Exploring and exploiting bacterial protein glycosylation systems
|PhD ceremony:||Ms L. (Liubov) Yakovlieva|
|When:||July 06, 2021|
|Supervisors:||prof. dr. M.T.C. (Marthe) Walvoort, prof. dr. ir. A.J. (Adriaan J) Minnaard|
|Where:||Academy building RUG|
Sugars are fascinating and highly diverse molecules with a myriad of roles in all living cells. Importantly, bacteria often utilize sugars in their infection strategies. They are found on the surface of bacterial cells as parts of the larger structures responsible for movement, protection, adhesion, camouflage and interactions with the host immune system. In addition, sugars also decorate the biomolecules inside the cell, influencing their properties and functions, keeping the bacterial cell running.

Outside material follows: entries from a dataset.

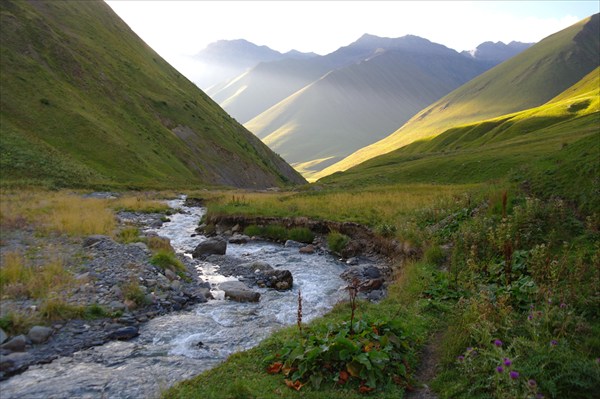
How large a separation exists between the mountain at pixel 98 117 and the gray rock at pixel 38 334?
125ft

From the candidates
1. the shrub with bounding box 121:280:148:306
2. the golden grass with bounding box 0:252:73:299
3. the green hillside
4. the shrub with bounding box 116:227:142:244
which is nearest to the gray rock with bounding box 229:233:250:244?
the shrub with bounding box 116:227:142:244

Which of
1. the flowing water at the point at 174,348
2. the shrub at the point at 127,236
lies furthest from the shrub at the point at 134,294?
the shrub at the point at 127,236

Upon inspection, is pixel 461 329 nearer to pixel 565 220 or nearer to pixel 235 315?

Interestingly, bacterial sugars are frequently distinctly different from human, which means that we can potentially target infectious bacteria using these sugars without damaging our own systems. In the projects described in this thesis, the production systems of important sugar structures from infectious bacteria were investigated and their mechanism studied in detail. For example, in one project, it was elucidated how surface adhesion molecules are decorated with multiple sugars and how to manipulate this process. In another project, it was uncovered why only specific proteins are decorated with a rare bacterial sugar.
With these findings, our understanding of bacterial sugar systems and their roles in infection was expanded. Additionally, by uncovering parts of the mechanism, useful knowledge was gained for developing molecules that can efficiently and selectively block these processes.